Thursday, July 21, 2016

TBT - Baltimore Orioles Edition

On the Friday before the All Star break, the Orioles celebrated the 50th anniversary of their 1966 World Series championship. The team sported the same unis as their 1966 counterparts. Their opponents, the L.A. Angels didn't play along and just wore their everyday 2016 away uniforms.

The differences in the 1966 and 2016 uniforms are not dramatic. The main differences being the Orioles script on the '66 uni is slightly different and not underscored and the 2016 caps have a white field behind the cartoon bird. I chose to compare a picture of 2016 shortstop Jonathan Schoop turning a double-play with 1966 second baseman Davey Johnson doing the same. While looking for a Topps card that showed the Orioles home uniforms of this era, I came up short. Perhaps I should say Topps came up short. Although the Orioles uniforms changed in 1966 most cards from 1966-1970 showed home uniforms from 1965 or older or showed the away uniform. 
Rather than use a card from the early seventies to compare the uniforms, I made two Card That Never Were for this post. Davey Johnson was an obvious choice. Topps had included him on a "Rookie Stars" card in the 1965 set, the year in which he made his MLB debut. In 1966 Johnson had earned a starting role as second baseman for the World Series Champs and even a Rookie of the Year nomination. But he didn't earn his own Topps card. Instead he was put on a second, late series "Rookie Stars" card in 1966. So here is a second year card of Davey Johnson that would never have appeared in a 1966 Topps set. It is an action shot of him actually wearing a current uniform.
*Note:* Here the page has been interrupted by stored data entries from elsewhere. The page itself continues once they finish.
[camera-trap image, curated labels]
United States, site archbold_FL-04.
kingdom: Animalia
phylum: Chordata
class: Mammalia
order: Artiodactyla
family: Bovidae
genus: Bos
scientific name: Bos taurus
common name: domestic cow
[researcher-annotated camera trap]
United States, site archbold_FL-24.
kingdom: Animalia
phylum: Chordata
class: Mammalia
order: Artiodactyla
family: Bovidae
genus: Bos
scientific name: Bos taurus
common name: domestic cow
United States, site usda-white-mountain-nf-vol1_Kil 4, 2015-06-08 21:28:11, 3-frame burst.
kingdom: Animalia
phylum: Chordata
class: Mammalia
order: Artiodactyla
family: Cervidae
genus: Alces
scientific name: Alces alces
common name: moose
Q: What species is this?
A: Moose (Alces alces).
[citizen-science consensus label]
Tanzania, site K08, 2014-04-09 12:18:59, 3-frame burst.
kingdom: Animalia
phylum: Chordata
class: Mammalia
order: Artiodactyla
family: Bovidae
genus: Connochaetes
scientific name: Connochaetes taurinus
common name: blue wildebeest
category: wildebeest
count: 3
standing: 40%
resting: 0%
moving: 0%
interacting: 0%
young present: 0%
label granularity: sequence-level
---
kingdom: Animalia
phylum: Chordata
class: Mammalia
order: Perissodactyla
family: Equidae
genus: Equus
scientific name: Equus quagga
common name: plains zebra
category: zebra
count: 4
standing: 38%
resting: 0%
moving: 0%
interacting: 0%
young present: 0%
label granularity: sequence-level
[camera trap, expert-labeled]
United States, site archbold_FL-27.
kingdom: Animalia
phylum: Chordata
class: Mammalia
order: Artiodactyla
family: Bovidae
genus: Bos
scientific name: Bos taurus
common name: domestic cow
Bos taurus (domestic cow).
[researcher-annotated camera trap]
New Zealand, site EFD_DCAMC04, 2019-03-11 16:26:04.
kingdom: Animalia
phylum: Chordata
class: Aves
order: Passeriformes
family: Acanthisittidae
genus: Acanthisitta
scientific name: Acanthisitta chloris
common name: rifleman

  1. I like a good Topps-bashing as much as anyone, but faulting them for the absence of his own card in the 1966 set while offering up evidence of "2nd baseman for World Series champs" and getting "rookie of the year" consideration is a bit unfair. Those 2 achievements occurred well past Topps' 1966 press date.

  2. The issue with Topps in the late '60s wasn't giving Davey Johnson 2 rookie stars cards. The lack of a solo second year card was just a convenient substitution to show the 1966 uniforms. Any "Topps bashing" in that era was directed at the lack of photos of players in their proper uniforms. The Orioles cards of that era are a perfect example. Baltimore had new unis in 1966 but even late series cards did not show them. In 1967 only 4 of 35 cards had the new logo. In 1969 there were still several Orioles cards featuring the 1965 uniforms.

    Keith Olberman had an interesting article in Sports Collectors Digest on this same subject:

  3. Great post. Davey Johnson as a starter needed his own card.